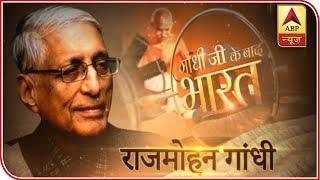Gandhi Ji Always Said 'Daro Mat Aur Na Darao', Says Grandson Rajmohan Gandhi   ABP News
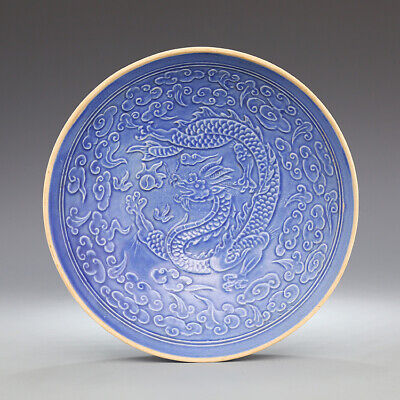 """Antique Old Chinese Porcelain song ding kiln Hand carved dragon plate 8"""""""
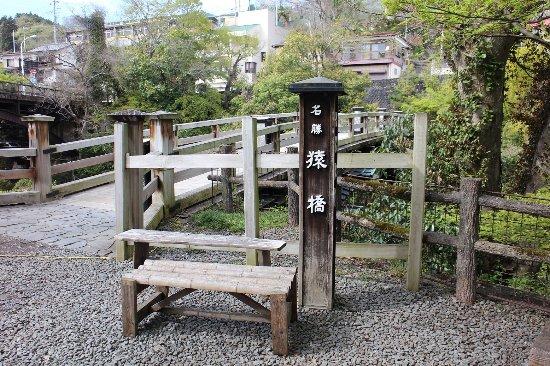 Otsuki, Japan: 橋のたもと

**EXERCISE PROMPT**
Return the material word for word, images omitted.

**EXERCISE ANSWER**
Gandhi Ji Always Said 'Daro Mat Aur Na Darao', Says Grandson Rajmohan Gandhi   ABP News
 """Antique Old Chinese Porcelain song ding kiln Hand carved dragon plate 8"""""""
 Otsuki, Japan: 橋のたもと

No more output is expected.